Now I get it. I think.

I was startled when my 18 year old cousin told me to “email” him on MySpace. I asked, “No, what is your email address? So, I can actually send you an email.” Email = MySpace? Since I’m not a user of MySpace’s closed garden, basic old-fashioned open-protocol email is how I get in touch with people. He had a Hotmail account, but couldn’t remember it. I was really surprised that he contacts his friends solely via MySpace and the cellphone. But, my guess is a lot of other people his age are the same way. After all, on MySpace only your friends can message you, right?

It just seems like a strange way to do things. I have a feeling a lot of kids these days are comfortable using the Internet, but that maybe they find aspects of it a little complicated so MySpace and Facebook have a natural appeal. It’s easy. No need to manage multiple accounts for blogging, photos, messaging, etc. Just sign up for whichever social network is hot and go crazy.

I take it for granted that not everyone enjoys the challenges that come with some stuff on the Internet. So, I get it now. I think. Social networks make the Internet easy by keeping everything all in one place. It’s like AOL, but not old-skool AOL, which is for old people. Is that it?


30
Oct 07

Webcam plus wacom plus wackadoo

I’m ashamed to admit that I’ve barely touched my Wacom tablet since it arrived a few weeks ago. Despite the best of intentions, I have yet to start drawing like a tornado. I’m still getting the hang of all the buttons and settings, which are fairly complicated. Also, as I intimated previously, being creative is more a meditative and experimental state of mind more than what tools you have. This meditative state of mind is difficult to achieve and requires setting aside time to slow down, which is hard for me. When I was a bored kid, I used whatever cheap pencils and paper were at my disposal. (Note to self: post a few childhood drawings to website.) One tendency I have as an adult is to make everything overly complicated. As you know, most of life is deceptively simple.
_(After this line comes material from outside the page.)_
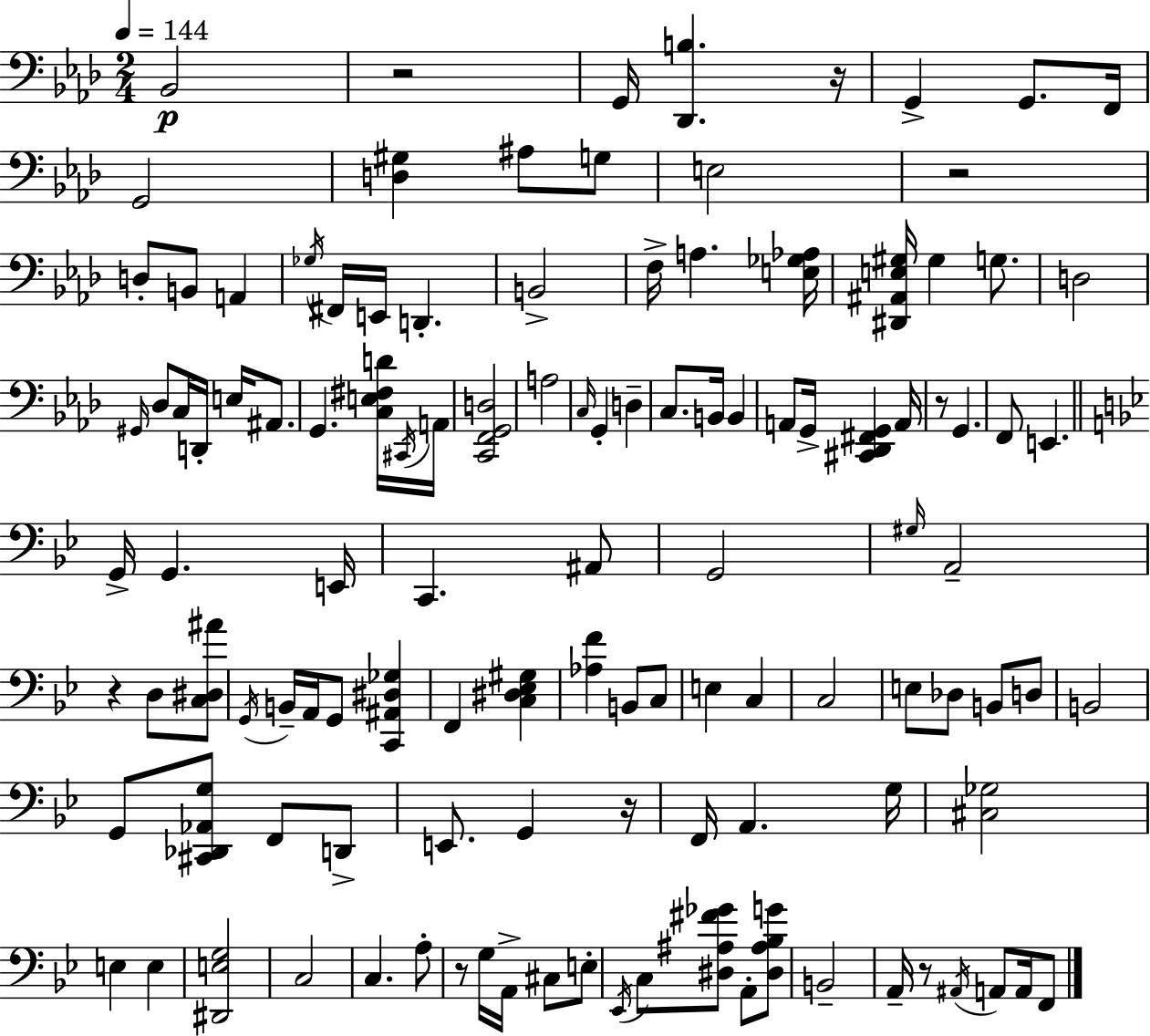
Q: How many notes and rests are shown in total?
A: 118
Anyway, here’s something I doodled in a few minutes. Drawing on photos is fun in that you get an interaction between the fantasy of the drawing and the realism of the photo. I think the Disney biography I’ve been reading is having a positive effect on me. It has really gotten my juices flowing. Even my dreams have been better. For someone who aspires to be both creative and successful, Walt Disney’s story is a real inspiration. At their best, most biographies have this effect. Almost as if they are whispering to you, “Come on! Follow my example. You can do something big, too, if you just want it bad enough.” The question is, do you want it bad enough?